Material shown:
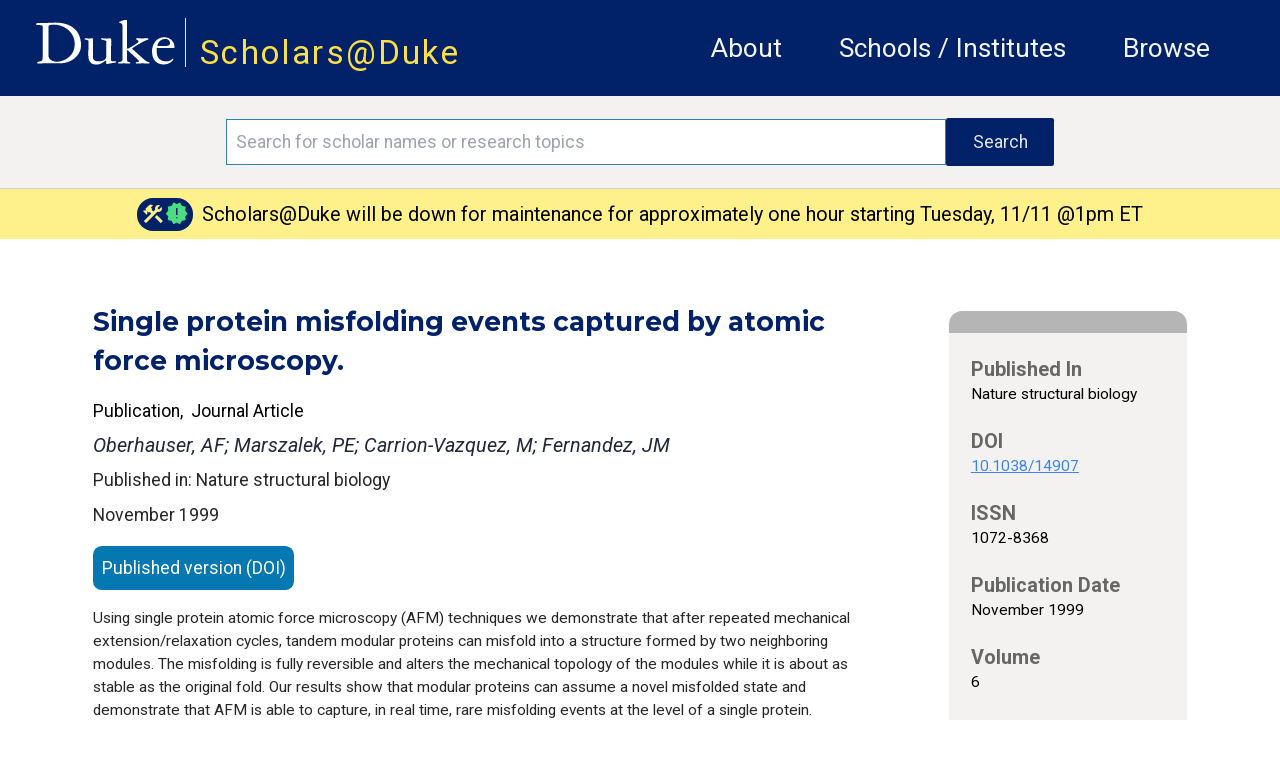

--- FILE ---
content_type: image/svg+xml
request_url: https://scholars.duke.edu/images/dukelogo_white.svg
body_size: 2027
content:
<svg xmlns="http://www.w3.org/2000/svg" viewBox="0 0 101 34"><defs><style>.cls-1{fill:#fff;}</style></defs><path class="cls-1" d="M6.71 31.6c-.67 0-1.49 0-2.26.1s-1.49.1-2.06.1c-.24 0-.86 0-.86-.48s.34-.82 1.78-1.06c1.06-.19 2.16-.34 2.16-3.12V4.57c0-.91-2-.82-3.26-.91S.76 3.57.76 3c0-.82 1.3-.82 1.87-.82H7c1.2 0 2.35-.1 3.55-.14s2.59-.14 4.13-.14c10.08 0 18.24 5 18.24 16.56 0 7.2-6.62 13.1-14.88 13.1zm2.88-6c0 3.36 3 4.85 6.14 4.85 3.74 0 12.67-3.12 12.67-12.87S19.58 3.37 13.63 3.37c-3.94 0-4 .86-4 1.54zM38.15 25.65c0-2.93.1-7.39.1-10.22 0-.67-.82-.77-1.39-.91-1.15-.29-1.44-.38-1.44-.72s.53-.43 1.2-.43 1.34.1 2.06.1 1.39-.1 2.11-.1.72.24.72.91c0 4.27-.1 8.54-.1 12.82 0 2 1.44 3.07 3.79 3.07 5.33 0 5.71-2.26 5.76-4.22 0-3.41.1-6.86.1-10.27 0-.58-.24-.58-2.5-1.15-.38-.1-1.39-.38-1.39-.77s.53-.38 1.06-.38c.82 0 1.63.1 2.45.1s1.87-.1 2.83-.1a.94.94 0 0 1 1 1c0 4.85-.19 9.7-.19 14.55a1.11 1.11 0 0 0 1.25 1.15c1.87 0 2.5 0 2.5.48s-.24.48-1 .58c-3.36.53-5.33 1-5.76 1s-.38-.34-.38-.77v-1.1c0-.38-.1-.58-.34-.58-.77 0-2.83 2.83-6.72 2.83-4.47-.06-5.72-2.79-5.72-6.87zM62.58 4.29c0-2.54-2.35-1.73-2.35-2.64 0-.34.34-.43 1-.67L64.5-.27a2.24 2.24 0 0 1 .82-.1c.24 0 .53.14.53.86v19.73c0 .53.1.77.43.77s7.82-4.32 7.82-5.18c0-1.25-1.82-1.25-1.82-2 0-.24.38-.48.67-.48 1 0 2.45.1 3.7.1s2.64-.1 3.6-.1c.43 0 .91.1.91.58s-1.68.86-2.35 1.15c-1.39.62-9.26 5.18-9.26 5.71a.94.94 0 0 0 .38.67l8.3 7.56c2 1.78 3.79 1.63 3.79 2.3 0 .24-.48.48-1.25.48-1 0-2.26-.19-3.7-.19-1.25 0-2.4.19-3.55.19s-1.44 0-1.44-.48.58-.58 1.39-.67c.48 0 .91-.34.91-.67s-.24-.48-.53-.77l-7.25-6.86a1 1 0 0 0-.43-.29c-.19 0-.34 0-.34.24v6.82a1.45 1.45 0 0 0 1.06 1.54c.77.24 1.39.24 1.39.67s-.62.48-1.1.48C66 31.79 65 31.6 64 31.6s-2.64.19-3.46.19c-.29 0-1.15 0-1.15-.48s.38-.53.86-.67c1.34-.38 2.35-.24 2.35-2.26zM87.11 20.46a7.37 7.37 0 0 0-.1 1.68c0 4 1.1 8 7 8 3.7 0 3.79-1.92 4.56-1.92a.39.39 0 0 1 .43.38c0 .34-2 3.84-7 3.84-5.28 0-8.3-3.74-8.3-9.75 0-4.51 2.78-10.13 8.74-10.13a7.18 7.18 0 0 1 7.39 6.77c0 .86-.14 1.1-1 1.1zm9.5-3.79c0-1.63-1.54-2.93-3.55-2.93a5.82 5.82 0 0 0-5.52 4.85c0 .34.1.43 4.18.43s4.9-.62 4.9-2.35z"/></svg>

Directions for this task: Copy every record character for character. Skip the pictures.

Task solution:
--- FILE ---
content_type: image/svg+xml
request_url: https://scholars.duke.edu/images/dukelogo_white.svg
body_size: 2027
content:
<svg xmlns="http://www.w3.org/2000/svg" viewBox="0 0 101 34"><defs><style>.cls-1{fill:#fff;}</style></defs><path class="cls-1" d="M6.71 31.6c-.67 0-1.49 0-2.26.1s-1.49.1-2.06.1c-.24 0-.86 0-.86-.48s.34-.82 1.78-1.06c1.06-.19 2.16-.34 2.16-3.12V4.57c0-.91-2-.82-3.26-.91S.76 3.57.76 3c0-.82 1.3-.82 1.87-.82H7c1.2 0 2.35-.1 3.55-.14s2.59-.14 4.13-.14c10.08 0 18.24 5 18.24 16.56 0 7.2-6.62 13.1-14.88 13.1zm2.88-6c0 3.36 3 4.85 6.14 4.85 3.74 0 12.67-3.12 12.67-12.87S19.58 3.37 13.63 3.37c-3.94 0-4 .86-4 1.54zM38.15 25.65c0-2.93.1-7.39.1-10.22 0-.67-.82-.77-1.39-.91-1.15-.29-1.44-.38-1.44-.72s.53-.43 1.2-.43 1.34.1 2.06.1 1.39-.1 2.11-.1.72.24.72.91c0 4.27-.1 8.54-.1 12.82 0 2 1.44 3.07 3.79 3.07 5.33 0 5.71-2.26 5.76-4.22 0-3.41.1-6.86.1-10.27 0-.58-.24-.58-2.5-1.15-.38-.1-1.39-.38-1.39-.77s.53-.38 1.06-.38c.82 0 1.63.1 2.45.1s1.87-.1 2.83-.1a.94.94 0 0 1 1 1c0 4.85-.19 9.7-.19 14.55a1.11 1.11 0 0 0 1.25 1.15c1.87 0 2.5 0 2.5.48s-.24.48-1 .58c-3.36.53-5.33 1-5.76 1s-.38-.34-.38-.77v-1.1c0-.38-.1-.58-.34-.58-.77 0-2.83 2.83-6.72 2.83-4.47-.06-5.72-2.79-5.72-6.87zM62.58 4.29c0-2.54-2.35-1.73-2.35-2.64 0-.34.34-.43 1-.67L64.5-.27a2.24 2.24 0 0 1 .82-.1c.24 0 .53.14.53.86v19.73c0 .53.1.77.43.77s7.82-4.32 7.82-5.18c0-1.25-1.82-1.25-1.82-2 0-.24.38-.48.67-.48 1 0 2.45.1 3.7.1s2.64-.1 3.6-.1c.43 0 .91.1.91.58s-1.68.86-2.35 1.15c-1.39.62-9.26 5.18-9.26 5.71a.94.94 0 0 0 .38.67l8.3 7.56c2 1.78 3.79 1.63 3.79 2.3 0 .24-.48.48-1.25.48-1 0-2.26-.19-3.7-.19-1.25 0-2.4.19-3.55.19s-1.44 0-1.44-.48.58-.58 1.39-.67c.48 0 .91-.34.91-.67s-.24-.48-.53-.77l-7.25-6.86a1 1 0 0 0-.43-.29c-.19 0-.34 0-.34.24v6.82a1.45 1.45 0 0 0 1.06 1.54c.77.24 1.39.24 1.39.67s-.62.48-1.1.48C66 31.79 65 31.6 64 31.6s-2.64.19-3.46.19c-.29 0-1.15 0-1.15-.48s.38-.53.86-.67c1.34-.38 2.35-.24 2.35-2.26zM87.11 20.46a7.37 7.37 0 0 0-.1 1.68c0 4 1.1 8 7 8 3.7 0 3.79-1.92 4.56-1.92a.39.39 0 0 1 .43.38c0 .34-2 3.84-7 3.84-5.28 0-8.3-3.74-8.3-9.75 0-4.51 2.78-10.13 8.74-10.13a7.18 7.18 0 0 1 7.39 6.77c0 .86-.14 1.1-1 1.1zm9.5-3.79c0-1.63-1.54-2.93-3.55-2.93a5.82 5.82 0 0 0-5.52 4.85c0 .34.1.43 4.18.43s4.9-.62 4.9-2.35z"/></svg>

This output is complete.